Boussinesq solvers in One Space Dimension¶
Warning
Not yet incorporated in clawpack master branch or releases.
As of Version 5.10.0 (?), the geoclaw repository contains some code for solving problems in one space dimension, as described more generally in GeoClaw in One Space Dimension. This code also supports two different sets of dispersive Boussinesq equations that have been used in the literature to better model wave propagation in situations where the wavelength is not sufficiently long relative to the fluid depth for the shallow water equation approximation to be accurate.
These Boussinesq equations are still depth-averaged equation with the same conserved quantities (fluid depth h and momentum hu in 1d), but the equations contain higher order derivative terms and so they are no longer hyperbolic. The equations implemented include third-order derivatives with respect to txx. However, the implementations proceed by alternating steps with the shallow water equations and the solution of elliptic equations that involve only second-order derivatives in xx.
The SGN equations¶
The recommended set of equations to use are a modification of the Serre-Green-Naghdi (SGN) equations with the addition of a parameter alpha suggested by Bonneton et al. Both the 1d and 2d versions of these equations and their GeoClaw implementation are discussed in [BergerLeVeque2023]. Setting alpha = 1 gives the original SGN equations, but alpha = 1.153 is recommended since it gives a better approximation to the linear dispersion relation of the Airy solution to the full 3d problem.
The Madsen-Sorensen (MS) equations¶
These equations also give a good approximation to the linear dispersion relation of the Airy solution when the parameter beta = 1/15 is used. These equations were used in an earlier GeoClaw implementation known as BoussClaw. These have been reimplemented in GeoClaw more recently, including a 2d implementation that allows the use of AMR. However, extensive tests with these equations have revealed some stability issues, particularly in the case of AMR, which have also been reported by others. The 1d MS implementation is included in GeoClaw but it is generally not recommended except for those interested in comparing different formulations and perhaps further investigating the stability issues.
Using the 1d Boussinesq code¶
As in the 1d shallow water implementation, general mapped grids can be used, but AMR is not supported in 1d. The plane wave (coordinate_system == 1) and planar radial (coordinate_system == -1) versions of the Boussinesq equations are both implemented. The axisymmetric version on the sphere (coordinate_system == 2) is not yet implemented.
Specifying topo and dtopo files is identical to what is described for GeoClaw in One Space Dimension.
Some things that must change:
See the examples with names like $CLAW/geoclaw/examples/1d/bouss_* for some sample code that can be modified for other problems.
Makefile¶
A different Makefile is required for applications to use code from both the $CLAW/geoclaw/src/1d/shallow and $CLAW/geoclaw/src/1d/bouss libraries.

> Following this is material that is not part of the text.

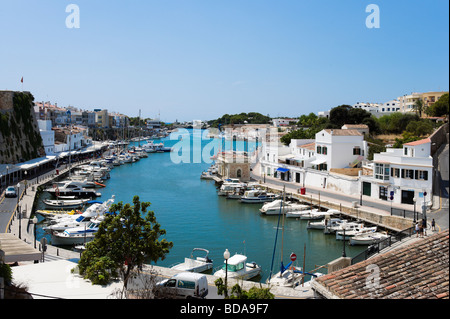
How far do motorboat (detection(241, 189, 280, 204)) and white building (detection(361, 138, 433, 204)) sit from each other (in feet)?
26.4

Solving the Boussinesq equations requires solving an elliptic equation each time step, by setting up and solving a tridiagonal linear system of equations. LAPACK is used for this, and the Makefile requires FFLAGS to include -llapack -lblas or explicit pointers to these librarires on your computer. Alternatively, the file $CLAW/geoclaw/src/1d/bouss/lapack_tridiag.f contains the necessary soubroutines from lapack and the blas and so you can add this to the list of SOURCES in the Makefile. See e.g. $CLAW/geoclaw/src/1d/examples/bouss_wavetank_matsuyama/Makefile for an example.
OpenMP is not used in the 1d codes, so there is no need to compile with these flags. For more about FFLAGS and suggested settings for debugging, see FFLAGS environment variable.
setrun.py¶
Some additional parameters must be added to setrun.py, typically set as follows:
from clawpack.geoclaw.data import BoussData1D
rundata.add_data(BoussData1D(),'bouss_data')
rundata.bouss_data.bouss = True
rundata.bouss_data.equations = 2 # for SGN (recommended, or 1 for MS)
rundata.bouss_data.deepBouss = 5. # depth (meters) to switch to SWE
The rundata.bouss_data object has attributes:
bouss_equations (int): Which equation set to use (0 for SWE, 1 for MS, 2 for SGN).
bouss_min_depth (float): water depth at which to switch from Boussinesq to SWE.
The latter parameter is needed because in very shallow water, and for modeling onshore inundation, the Boussinesq equations are not suitable. So some criterion is needed to drop these correction terms and revert to solving SWE near shore. Many different approaches have been used in the literature. So far we have only implemented the simplest common approach, which is to revert to SWE in any grid cell where the initial water depth (at the initial time) is less than bouss_min_depth.